## Try it
Output each entry below as it stands, leaving out every picture.

---*---

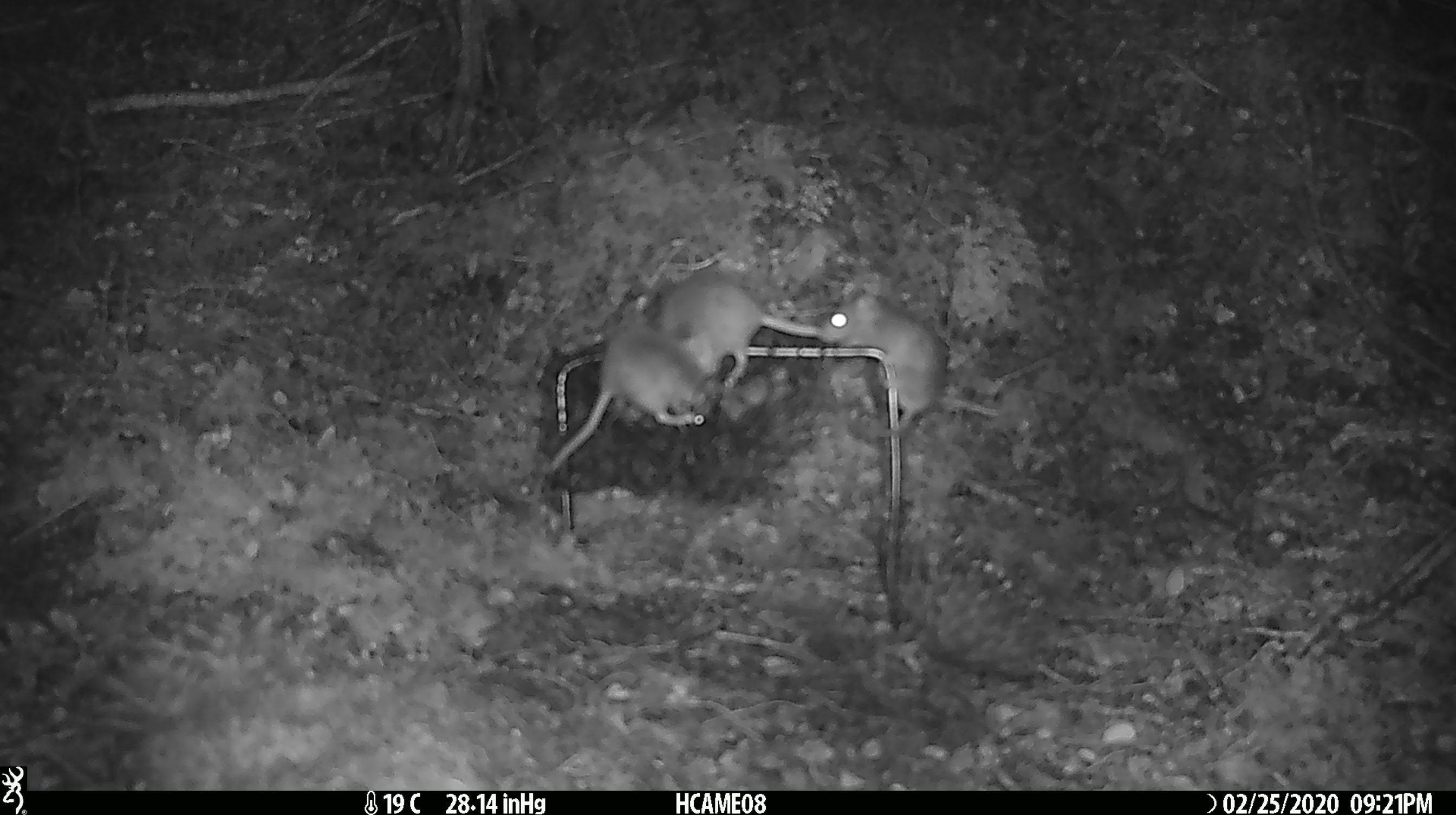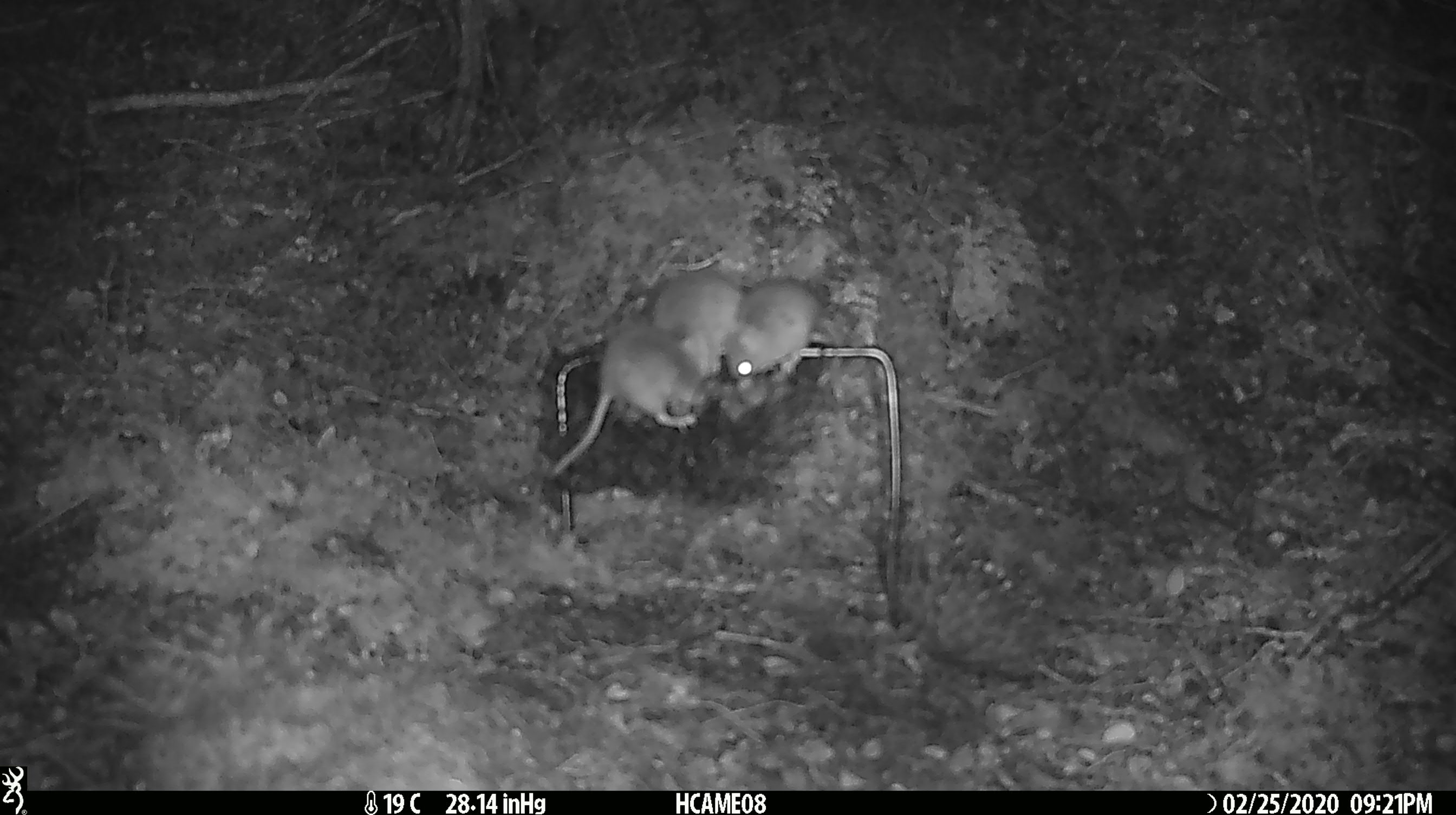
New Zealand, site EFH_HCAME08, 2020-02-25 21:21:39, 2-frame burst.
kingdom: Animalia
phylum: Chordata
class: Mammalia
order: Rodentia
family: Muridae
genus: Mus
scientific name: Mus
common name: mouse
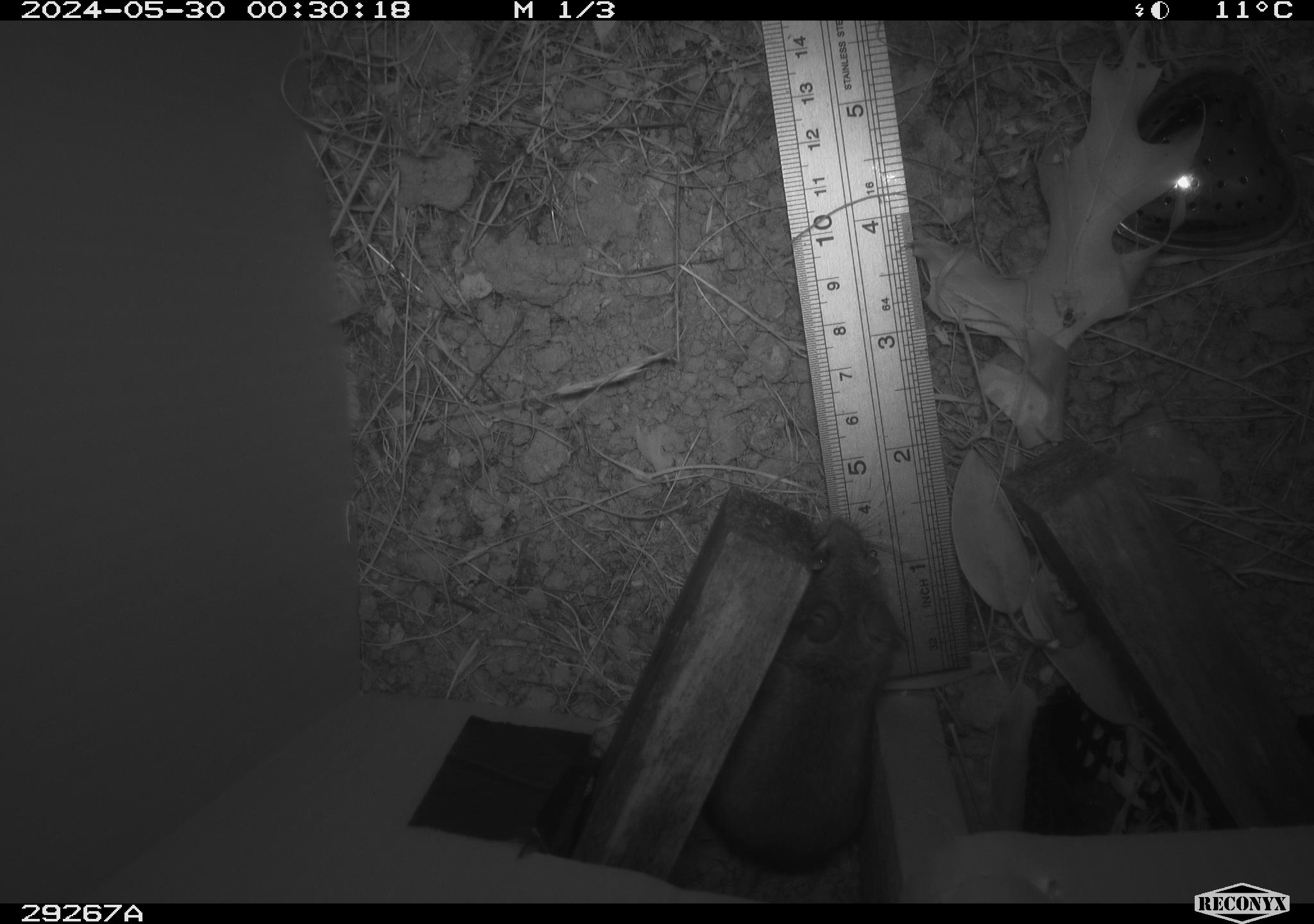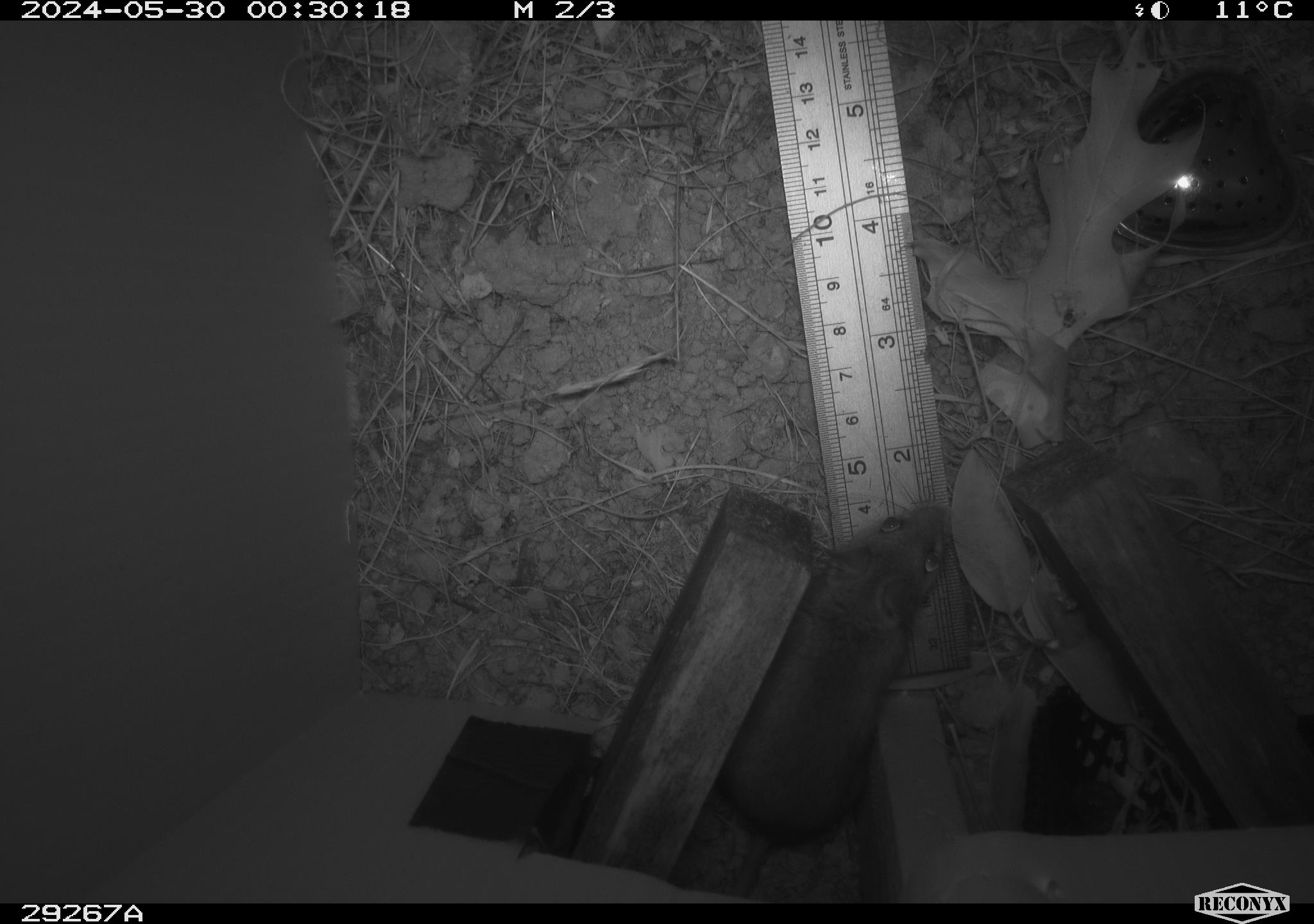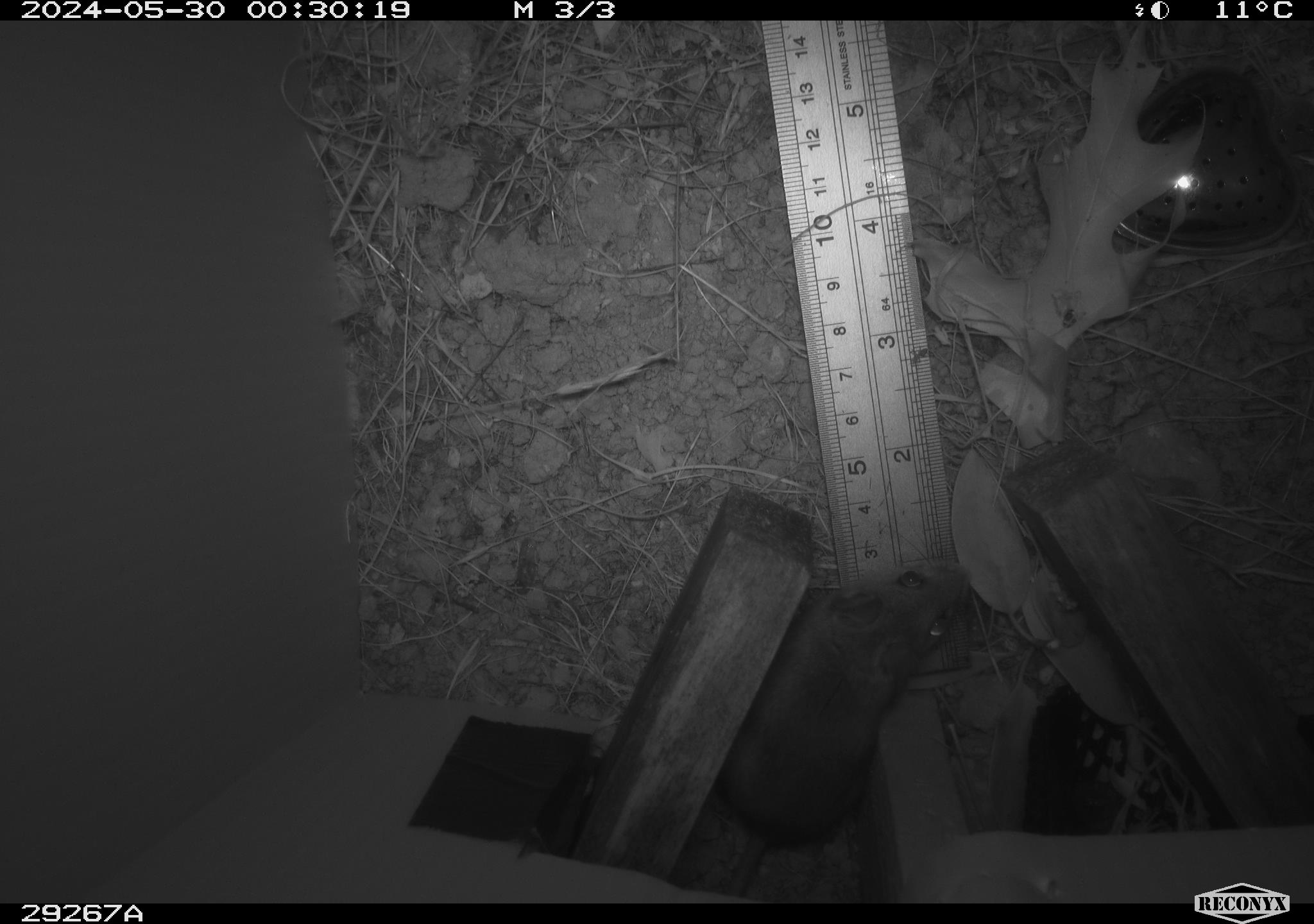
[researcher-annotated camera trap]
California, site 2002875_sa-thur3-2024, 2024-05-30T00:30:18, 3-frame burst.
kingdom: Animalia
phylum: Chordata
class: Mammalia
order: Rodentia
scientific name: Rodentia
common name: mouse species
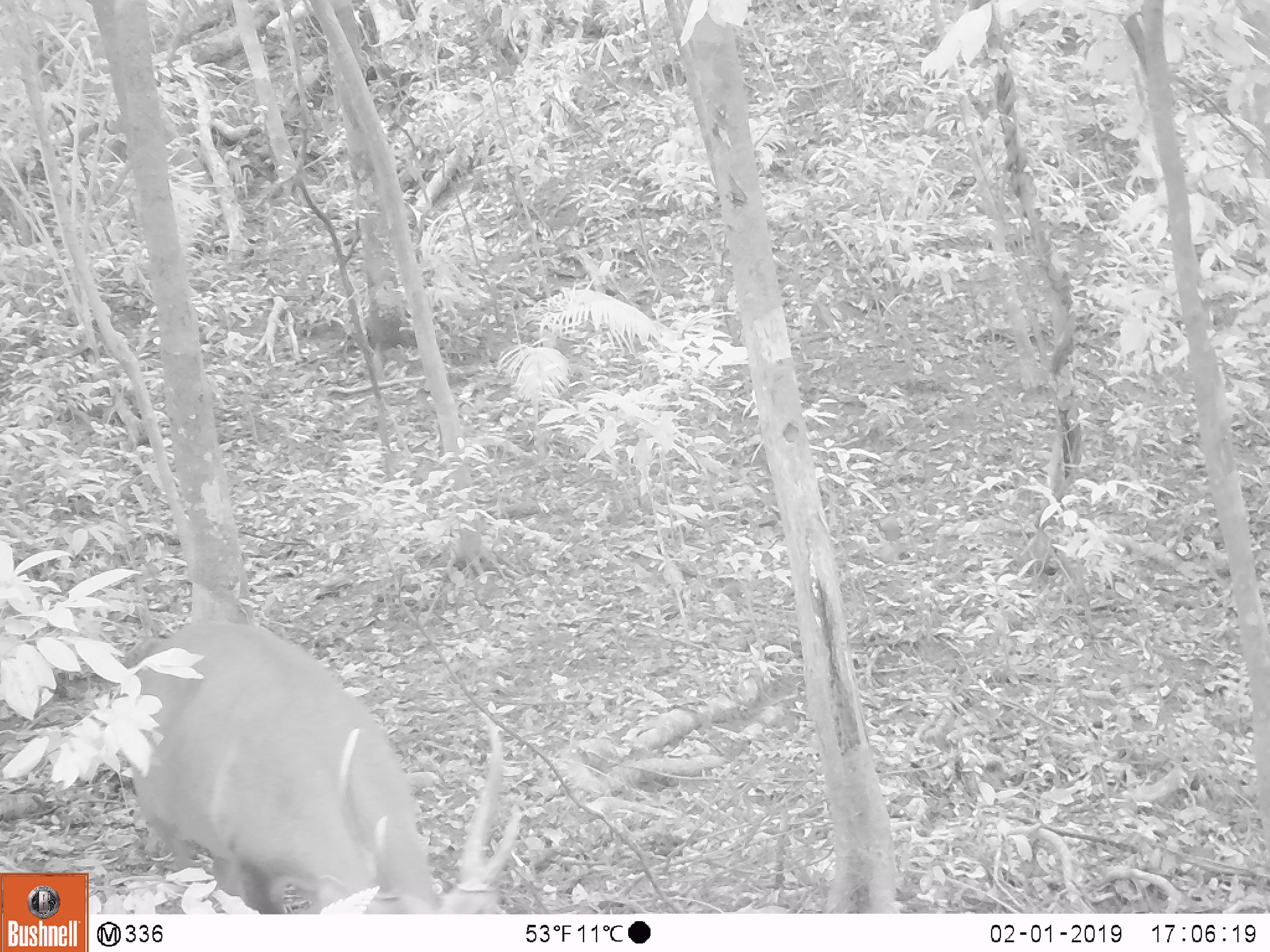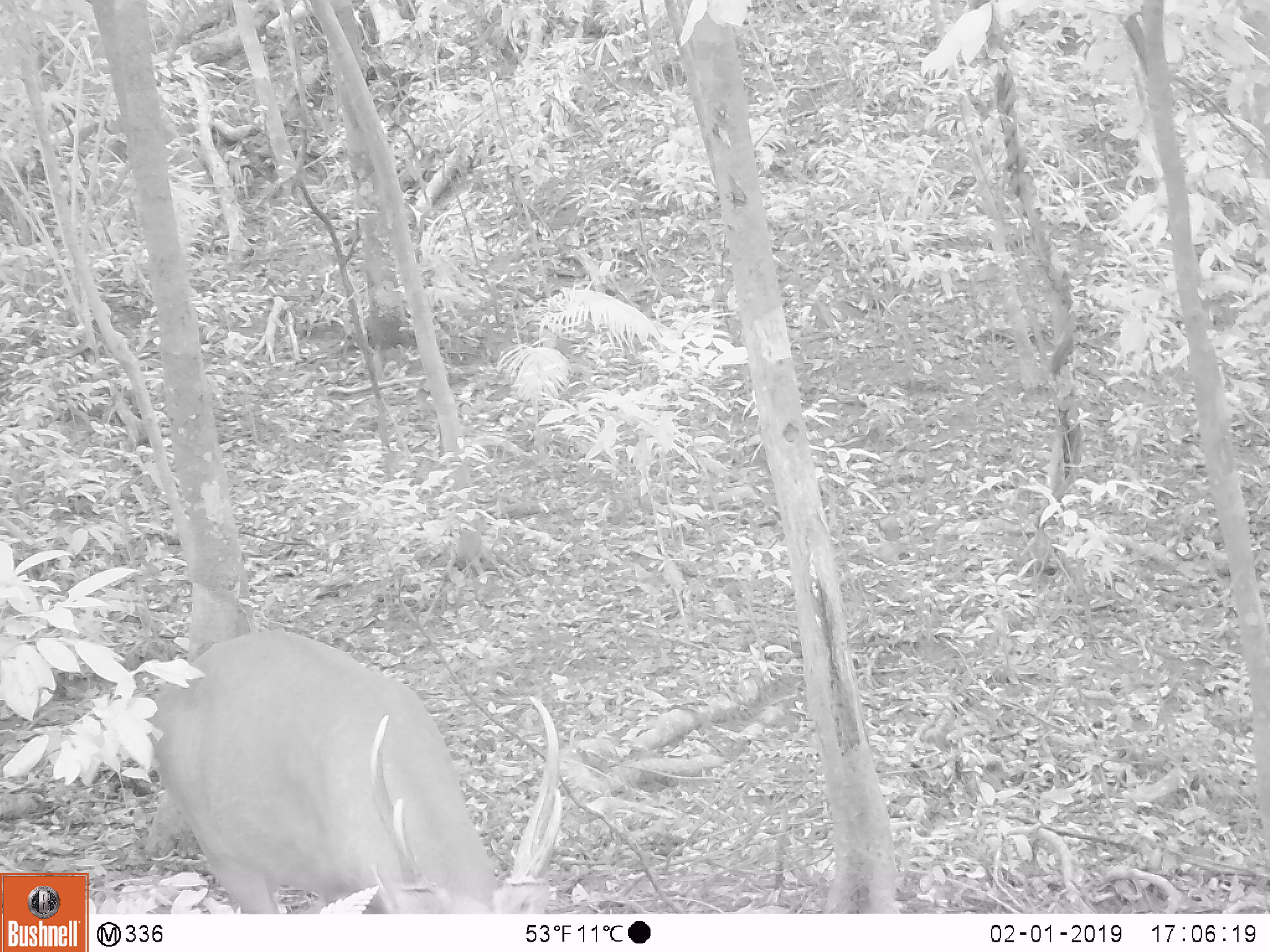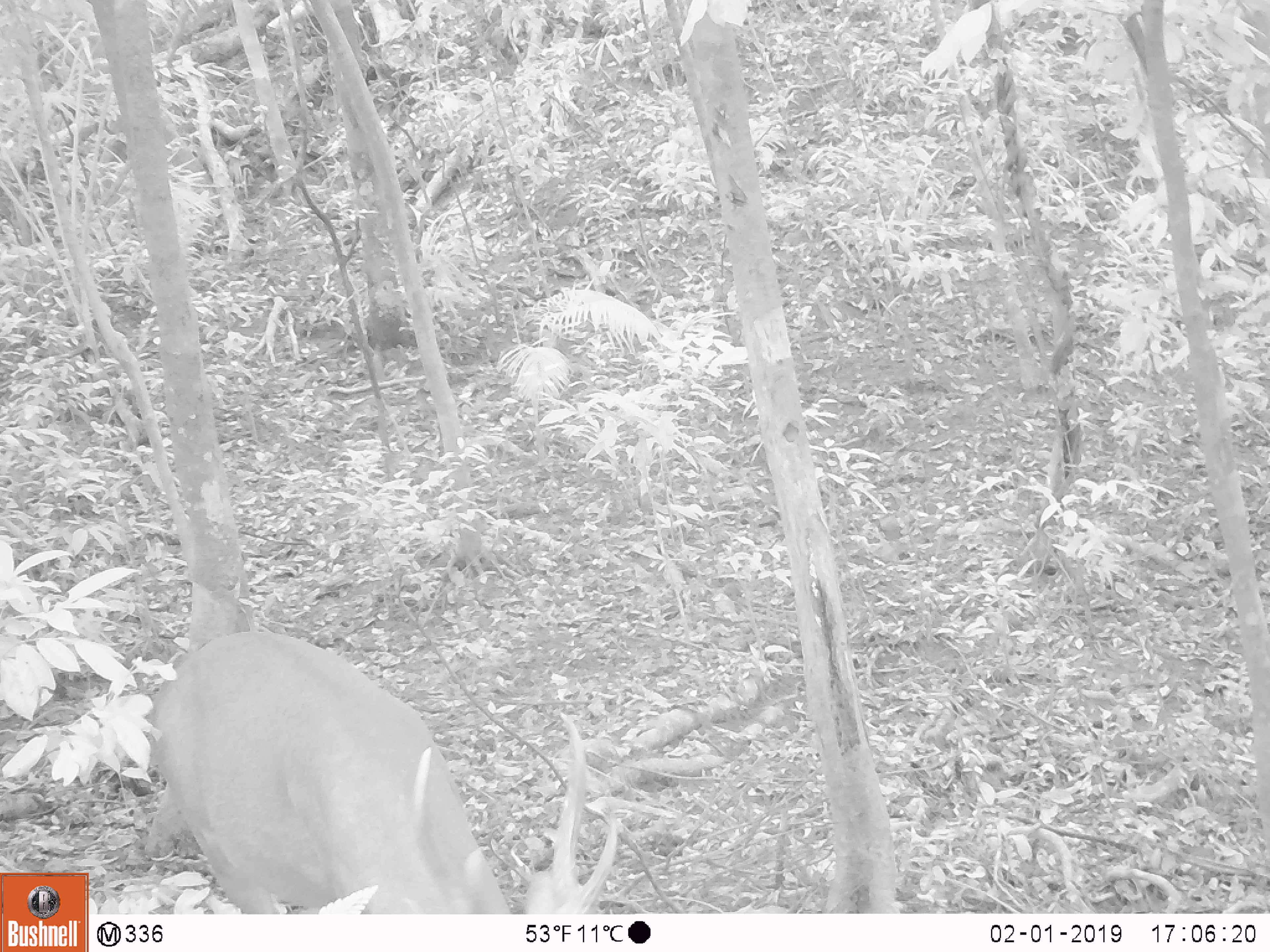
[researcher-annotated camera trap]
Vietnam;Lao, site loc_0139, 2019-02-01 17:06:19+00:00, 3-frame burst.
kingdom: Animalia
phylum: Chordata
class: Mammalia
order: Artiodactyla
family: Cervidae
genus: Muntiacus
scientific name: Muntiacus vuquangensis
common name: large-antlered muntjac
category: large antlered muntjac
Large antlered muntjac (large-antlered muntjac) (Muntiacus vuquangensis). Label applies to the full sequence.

---*---

## Result
New Zealand, site EFH_HCAME08, 2020-02-25 21:21:39, 2-frame burst.
kingdom: Animalia
phylum: Chordata
class: Mammalia
order: Rodentia
family: Muridae
genus: Mus
scientific name: Mus
common name: mouse
[researcher-annotated camera trap]
California, site 2002875_sa-thur3-2024, 2024-05-30T00:30:18, 3-frame burst.
kingdom: Animalia
phylum: Chordata
class: Mammalia
order: Rodentia
scientific name: Rodentia
common name: mouse species
[researcher-annotated camera trap]
Vietnam;Lao, site loc_0139, 2019-02-01 17:06:19+00:00, 3-frame burst.
kingdom: Animalia
phylum: Chordata
class: Mammalia
order: Artiodactyla
family: Cervidae
genus: Muntiacus
scientific name: Muntiacus vuquangensis
common name: large-antlered muntjac
category: large antlered muntjac
Large antlered muntjac (large-antlered muntjac) (Muntiacus vuquangensis). Label applies to the full sequence.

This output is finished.